=== Begin Enclosure ===

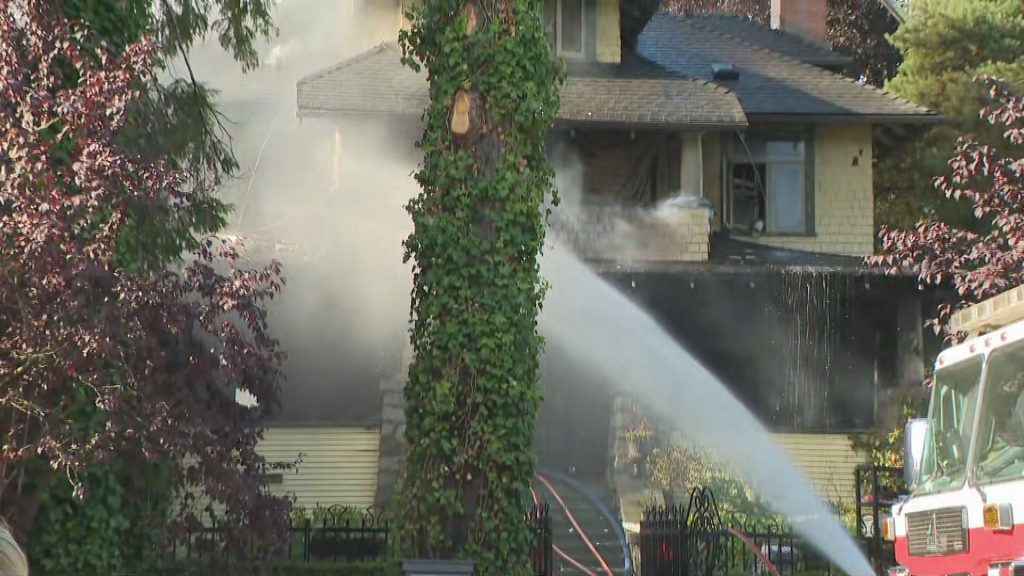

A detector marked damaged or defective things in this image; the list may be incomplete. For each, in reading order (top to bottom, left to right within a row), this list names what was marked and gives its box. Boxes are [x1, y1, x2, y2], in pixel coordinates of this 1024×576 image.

broken window [724, 132, 811, 233]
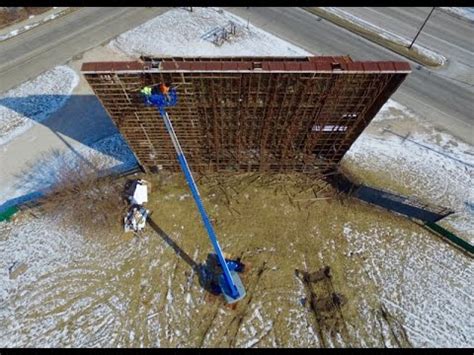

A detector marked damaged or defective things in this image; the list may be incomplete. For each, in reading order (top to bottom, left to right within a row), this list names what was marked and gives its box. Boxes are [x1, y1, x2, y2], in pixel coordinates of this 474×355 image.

rusty metal structure [81, 56, 412, 175]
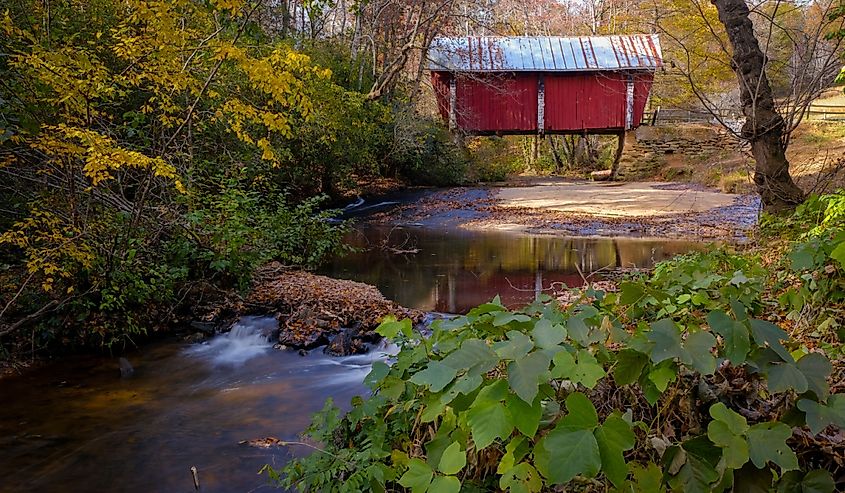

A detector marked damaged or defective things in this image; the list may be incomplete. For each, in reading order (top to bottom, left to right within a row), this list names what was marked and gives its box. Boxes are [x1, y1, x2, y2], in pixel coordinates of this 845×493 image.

rusted metal roof [428, 35, 660, 72]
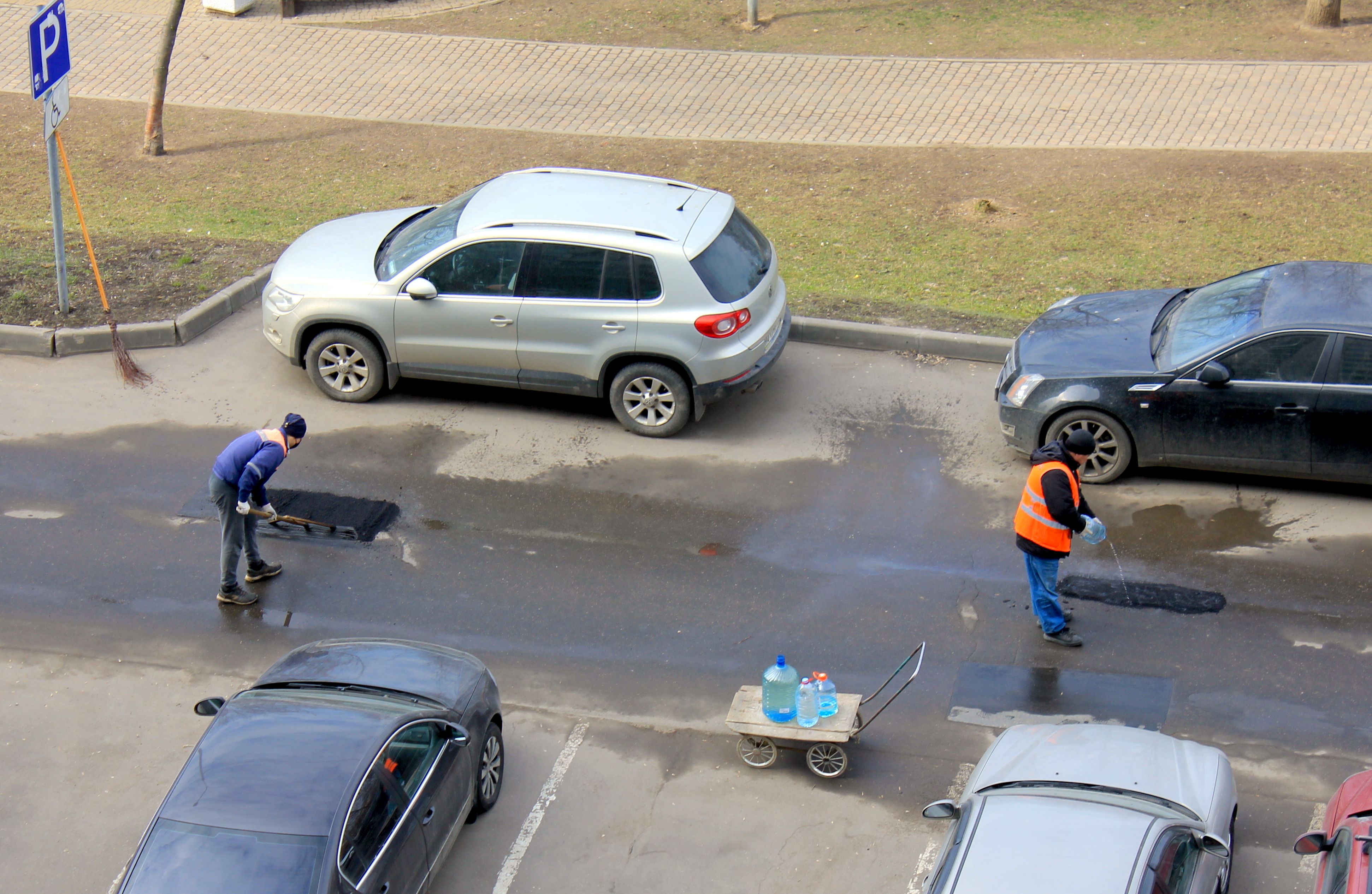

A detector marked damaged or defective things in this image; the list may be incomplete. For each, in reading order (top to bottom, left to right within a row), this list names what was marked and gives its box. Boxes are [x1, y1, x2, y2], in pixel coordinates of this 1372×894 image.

fresh asphalt patch [179, 485, 401, 540]
fresh asphalt patch [1053, 576, 1229, 617]
pothole patch [1053, 579, 1229, 614]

=== End Enclosure ===

▶ _Problem to work on_: Return only and exactly the lines from the one that contains "this 1372×894 image." through the final line of the material above.

▶ _Output of the exercise_:
A detector marked damaged or defective things in this image; the list may be incomplete. For each, in reading order (top to bottom, left to right within a row), this list names what was marked and gives its box. Boxes are [x1, y1, x2, y2], in pixel coordinates of this 1372×894 image.

fresh asphalt patch [179, 485, 401, 540]
fresh asphalt patch [1053, 576, 1229, 617]
pothole patch [1053, 579, 1229, 614]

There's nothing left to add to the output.